Já a nível internacional, a repercussão do AGILE chegará, desde logo, aos outros países com parceiros envolvidos, como a Alemanha, a Roménia, a Itália, o Reino Unido e os Países Baixos, mas também a Ucrânia (que nos lembra a origem humana de algumas catástrofes) e ainda a Islândia, um país particularmente afetado pelas consequências dos vulcões. Esse foi também um dos motivos que levou o Pacif Distaster Center, no Havai (Estados Unidos), a juntar-se ao projeto.
A Factor Social, que desenvolve projetos no âmbito dos estudos psicossociais e do ambiente, é a outra parceira portuguesa no projeto AGILE. Neste caso, a empresa assume um papel importante na definição e aplicação da metodologia às diferentes cidades envolvidas, incluindo as escolhidas para os testes de stresse. Irá também atuar nas áreas da perceção de risco, da comunicação de crise e da gestão de risco, ou seja, terá uma forte participação no envolvimento das comunidades e na definição das mensagens de comunicação.

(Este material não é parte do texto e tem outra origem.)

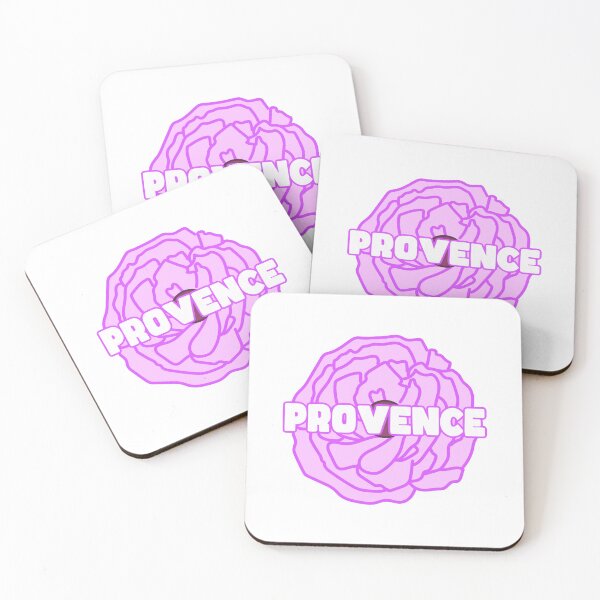 Item preview, Provence in Purple designed and sold by Aerodin.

Além deste papel a nível técnico e social, com uma grande abrangência metodológica, “a ideia passa igualmente por criar valor para a cidade de Setúbal, integrando as vertentes das infraestruturas críticas, dos testes de stresse e da resiliência das comunidades”, diz Dalila Antunes, Diretora Geral da Factor Social. Isto, porque “se é certo que estas infraestruturas têm uma função relevante – já que sem comunicações, energia ou água é difícil executar respostas -, também é fundamental que as pessoas estejam preparadas para este tipo de cenários, quanto mais não seja com informação básica sobre o que devem fazer”, explica a perita. Para isso, está previsto o envolvimento de vários stakeholders, como a Proteção Civil, bem como de diversas associações locais e representantes da sociedade civil.

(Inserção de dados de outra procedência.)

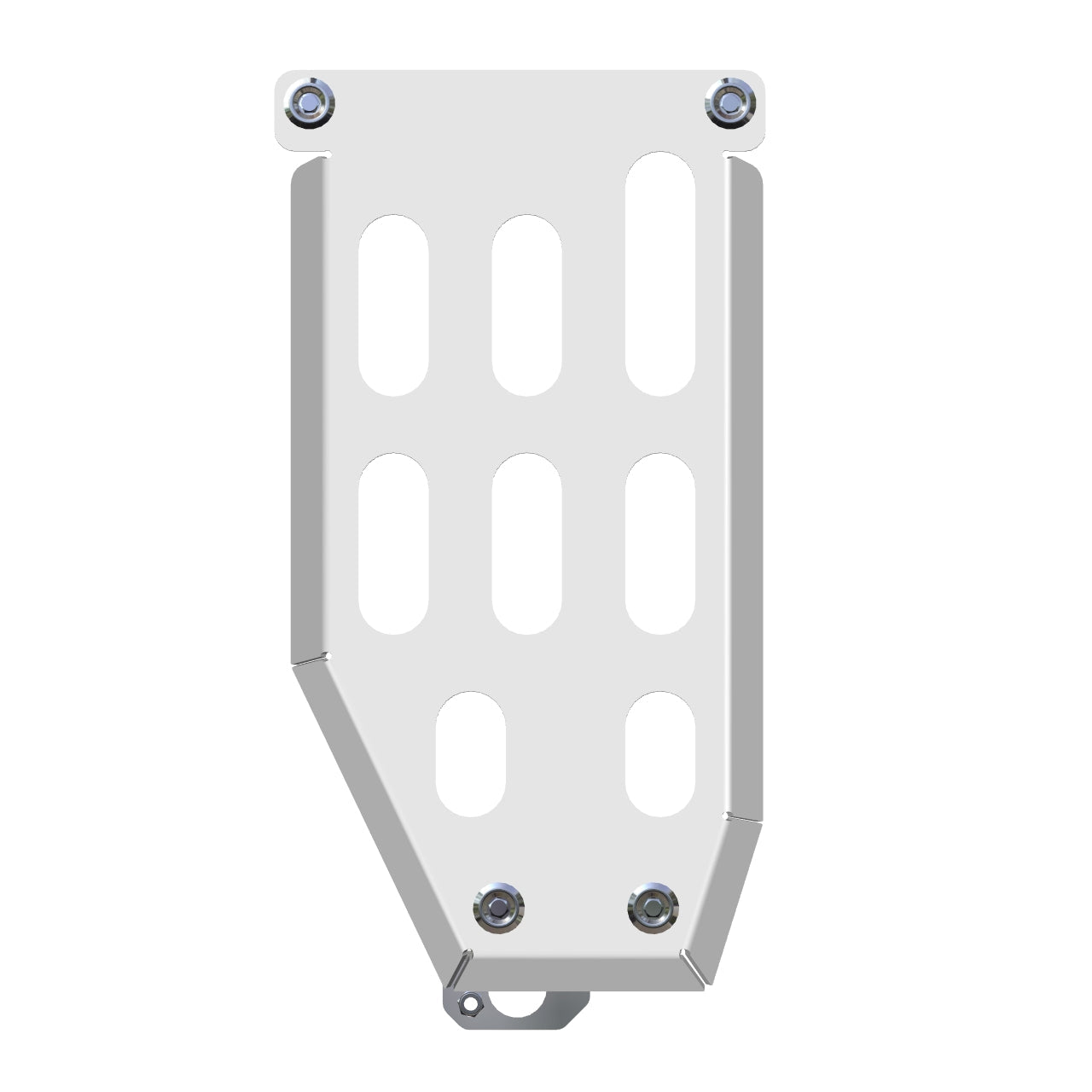 Subaru Outback Gearbox skid plate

Nesta tentativa de preparar a resposta das cidades e territórios para as catástrofes é, igualmente, fundamental considerar a temática da perceção do risco, uma vez que “quando se fala de desastres relativamente recorrentes, as pessoas já têm alguma experiência a lidar com eles, mas quando estes são pouco prováveis tendem a ignorá-los ou a achar que só vão acontecer aos outros. E não podemos promover este pensamento do ´se acontecer`, porque a verdade é que vão mesmo acontecer, resta saber quando”, alerta Dalila Antunes.
Neste contexto, torna-se interessante analisar a cultura do risco nos diferentes países (também por isso o AGILE tem parceiros de diferentes regiões da Europa e do Mundo), porque “se nos países do Sul há uma cultura de pensar que alguém estará responsável, noutros, como a Holanda, as políticas e as mentalidades assumem uma reposta em comunidade”. Também por isso, o projeto vai debruçar-se sobre uma questão essencial: Havendo um risco comum a todos, porque razão alguns acabam mais afetados que outros? Para a especialista da Factor Social, isso “não tem a ver, necessariamente, com a exposição ao risco, mas com a forma como estamos interligados”. Como tal, “é preciso olhar não apenas para o risco e para o que vai acontecer, mas também para as características das comunidades nestas organizações que, quando expostas a um mesmo evento, acabam por responder de forma diferente e conseguir adaptar-se melhor”, conclui.
O projeto AGILE arrancou oficialmente em outubro deste ano, com uma reunião em Veneza, Itália, e tem uma duração prevista de 48 meses, até 2025. É financiado pela União Europeia no âmbito do Programa Horizonte Europa.